Microrao/Wikimedia Commons

Escherichia coli (à esquerda) e a Klebsiella pneumoniae são duas bactérias que vivem no intestino, mas que se crescerem descontroladamente causam uma infeção

Microrao/Wikimedia Commons

Há 35 pessoas em isolamento no Centro Hospitalar do Tâmega e Sousa (CHTS), em Penafiel, por causa de uma bactéria, a Klebsiella pneumoniae, em particular de uma variedade desta bactéria que é resistente a vários antibióticos (incluindo os carbapenemes).
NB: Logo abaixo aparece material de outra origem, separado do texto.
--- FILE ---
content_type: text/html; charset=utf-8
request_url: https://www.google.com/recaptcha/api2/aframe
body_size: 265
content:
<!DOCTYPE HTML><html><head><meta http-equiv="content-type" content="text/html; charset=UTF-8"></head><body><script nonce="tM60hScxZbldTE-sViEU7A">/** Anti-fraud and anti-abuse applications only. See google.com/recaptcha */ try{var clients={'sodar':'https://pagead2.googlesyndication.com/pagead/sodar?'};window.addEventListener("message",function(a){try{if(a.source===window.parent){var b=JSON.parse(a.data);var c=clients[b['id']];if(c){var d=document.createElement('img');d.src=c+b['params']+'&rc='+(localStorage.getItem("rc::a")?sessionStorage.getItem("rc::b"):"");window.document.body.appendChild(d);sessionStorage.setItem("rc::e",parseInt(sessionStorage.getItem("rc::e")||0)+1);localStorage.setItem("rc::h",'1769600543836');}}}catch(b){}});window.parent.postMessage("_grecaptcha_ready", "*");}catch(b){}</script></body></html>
Das 35 pessoas só há sete infetados, ou seja, só sete pessoas estão doentes por causa desta bactéria. Apesar de o CHTS não ter especificado que tipo de infeção afeta cada um dos doentes, o mais comum é que a Klebsiella pneumoniae provoque uma infeção urinária, mas também pode ser mais grave e infetar os pulmões ou o sangue. Em 2015 e 2016 morreram seis pessoas em Portugal, em meio hospitalar, infetadas pela estirpe multirresistente desta bactéria.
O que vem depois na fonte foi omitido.